Spiritual or psychological?

So how can you tell when a problem is more spiritual or psychological? How do you approach it? Do you need a spiritual director, a therapist, or both?

“Spiritual direction is more about where God is working in your life. With psychology, we help people be more aware of how God can help them find healing,” said Dr. Jim Langley, a licensed psychologist at St. Raphael Counseling in Denver.

Dr. Langley said that often, it’s best to have a spiritual director as well as a therapist — and sometimes, they may even work together. Especially when the line between the two is overlapping.

But there are ways to tell which is which, Dr. Langley said.

“What makes distinguishing [spiritual from psychological] is that evil can mimic psychological symptoms, when really the core issue is something spiritual. But the more common case, it’s two sides of the same coin. More often than not, they need both spiritual and psychological healing,” Dr. Langley said.

When you’re mentally healthy, there’s more room for grace because grace builds on nature.”

“Evil gets into our emotional wounds, that’s the most common one,” Dr. Langley added. “[But] if someone’s accessing the sacraments and deliverance prayer, and [it doesn’t go away], there’s a psychological problem that needs to be dealt with first.”

He also said that spiritual issues tend to be contained into one area of a person’s life, whereas psychological problems “affect them across the board.”

Like Harold, he stressed that healing best takes place in both realms — but it’s usually not a miracle cure.

“In order to address a spiritual/psychological wound, the first thing you need is God’s grace.

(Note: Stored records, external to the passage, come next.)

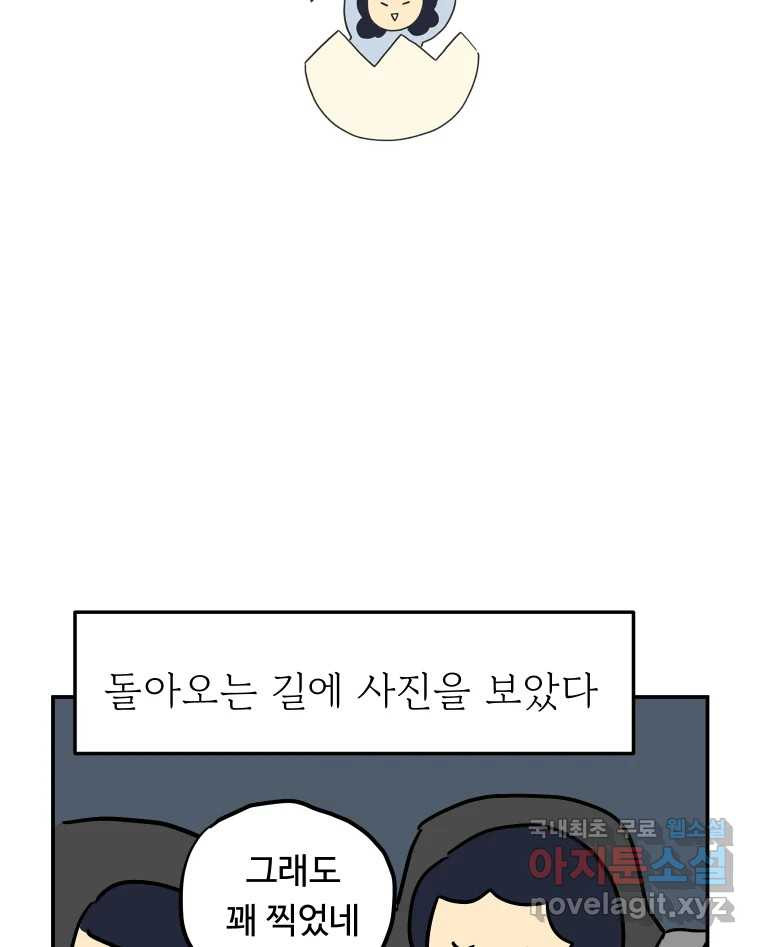 1674702760395z2hsqibcpl.jpeg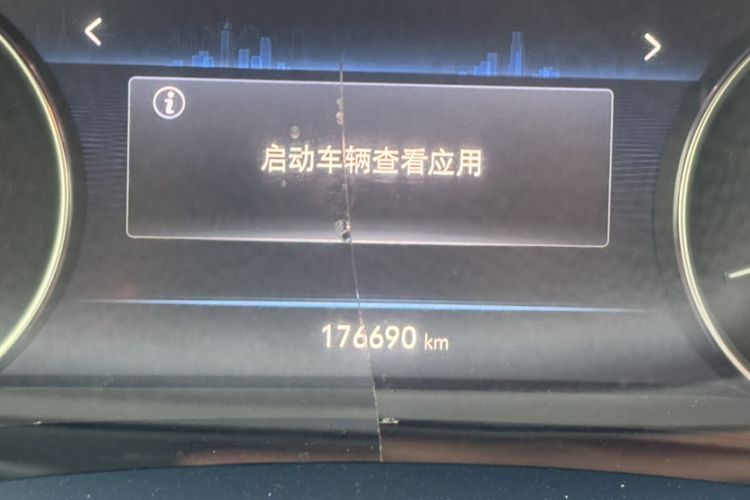 Used Buick GL8 2021 Land Cruiser Executive Class 652T Comfort Model Odometer Close Up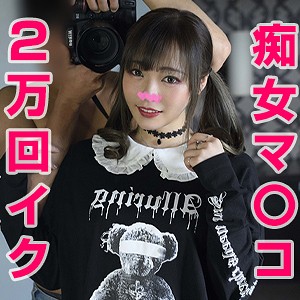 【stst018】ゆだ｜性帝サウザー｜人気動画まとめ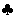 クロ－バ－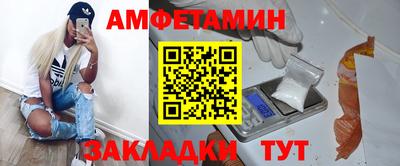 винт Ирбит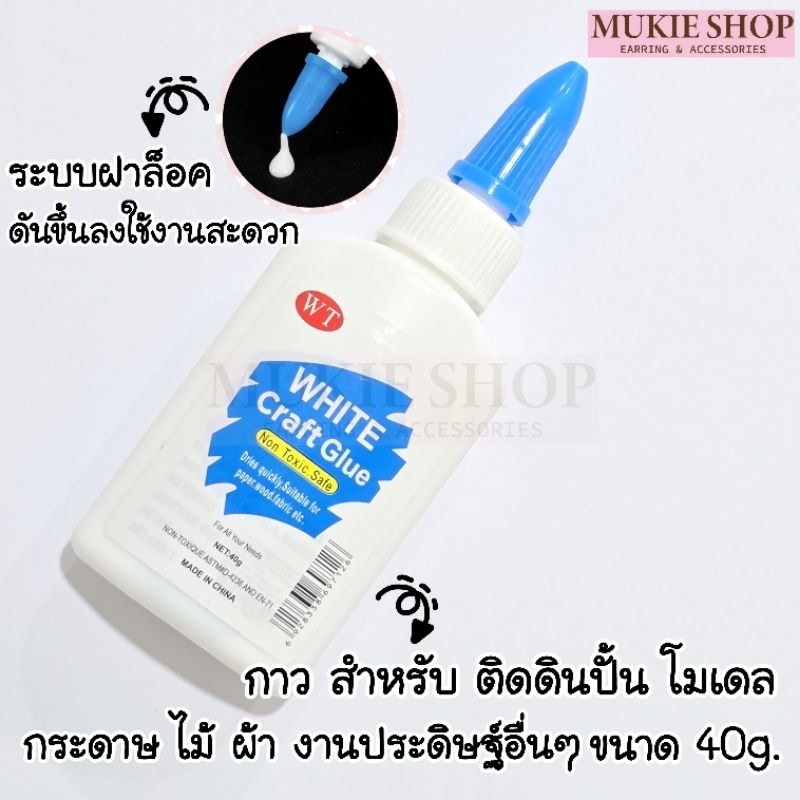 Mukie Shop กาว White Craft Glue ติดดินปั้น โมเดล งานคราฟ งานประดิษฐ์ กระดาษ ไม้ ผ้า ขนาด 40g.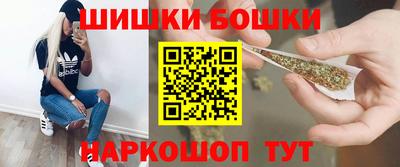 соль курить ск Апшеронск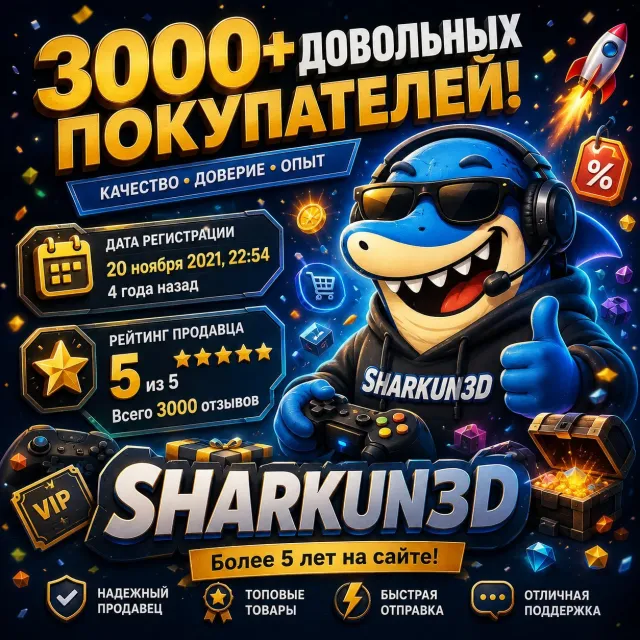 👑⭐【OLD АККАУНТ】💣🔫【ЖНЕЦ】🐱👤【 ПОЛНЫЙ ДОСТУП 】🧞♂️【 ГАРАНТИЯ 】⌛🕐 【 OLD PVE 】👑⭐ 【 23700 VB 】🤑, Продажа, скины 125
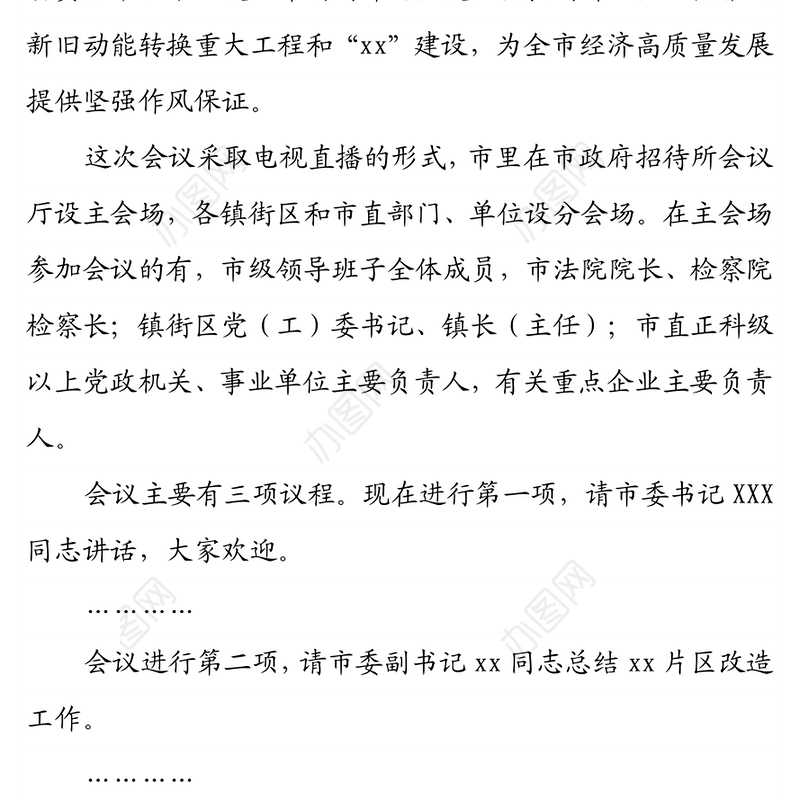 全市深化“作风建设年”活动动员大会主持词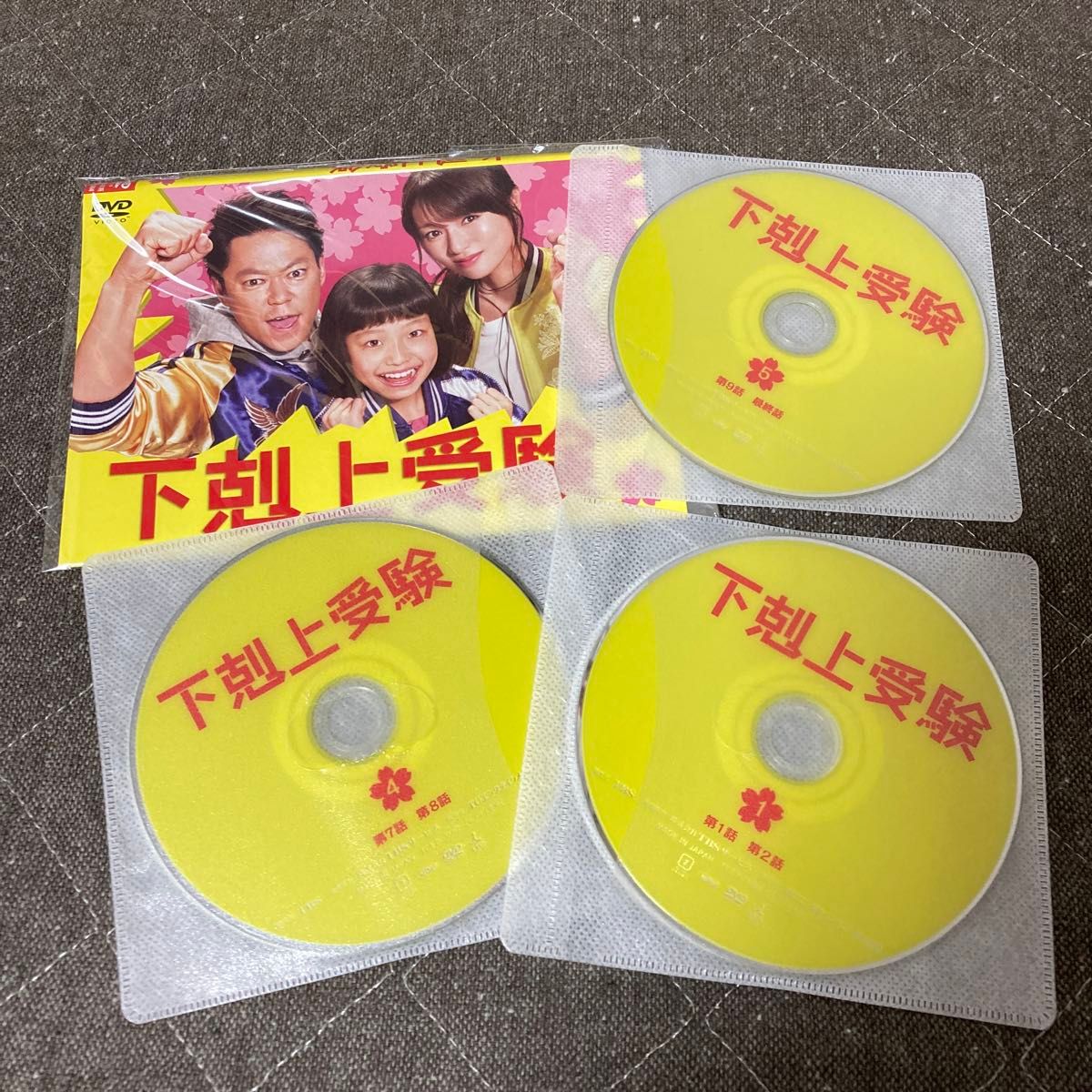 下剋上受験1〜5  DVD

And he also gives you the courage to do something about it. A huge part of healing is you participating in it,” Dr. Langley said.

Seeking help

Both Harold and Dr. Langley agreed that many people wait too long to get psychological help — and that these issues can be healed with the right treatment.

“I think when you have a problem, and nothing else has worked, and it’s still there, they’re waiting until they can’t feel that way anymore, they should get help sooner,” Dr. Langley said.

Some of the most common issues people should seek help for are anxiety, depression, grief work, trauma, marriage and family counseling, as well as two issues that are more common than people realize: perfectionism and pornography.

Perfectionism can become a form of obsessive-compulsive disorder or scrupulosity, said Dr. Langley. And therapy for pornography, along with spiritual help, can treat the underlying emotional wounds that led a person to the addiction in the first place.

In order to address a spiritual/psychological wound, the first thing you need is God’s grace. And he also gives you the courage to do something about it. A huge part of healing is you participating in it.”

“It’s hard because that’s a very taboo thing. People mention it at pulpits, and yet, people are so reluctant to get actual help. It’s a huge issue. Psychology is pretty darn good at dealing with these issues,” Dr. Langley said.

There’s no shame in therapy, and it’s something Catholics should seek to better live their vocation.

“Counseling can help individuals, married couples, and families to live their vocation to love more fully. This is certainly true for persons experiencing addictions, compulsive behaviors, grief and loss, and difficulties coping with life’s stressful events,” said Dr. Linda Montagna, executive director of Regina Caeli Clinical Services.

There’s also no shame in medication when it’s necessary; however, Harold suggests that it be used with more severe cases of mental illness.

“Research shows that medication for depression, for example, is no better than a placebo. It is a bit like a Band-Aid. The problem is that there is a lack of understanding of the cause of both anxiety and depression. Changing the perspective on the issue [that causes someone anxiety or depression] will remedy the disorder,” Harold said.

“Medication has a place, though, and should be considered for the more severe cases of mental illness where potential harm, injury or death come into play or those psychotic states which can benefit from some chemical stabilization.”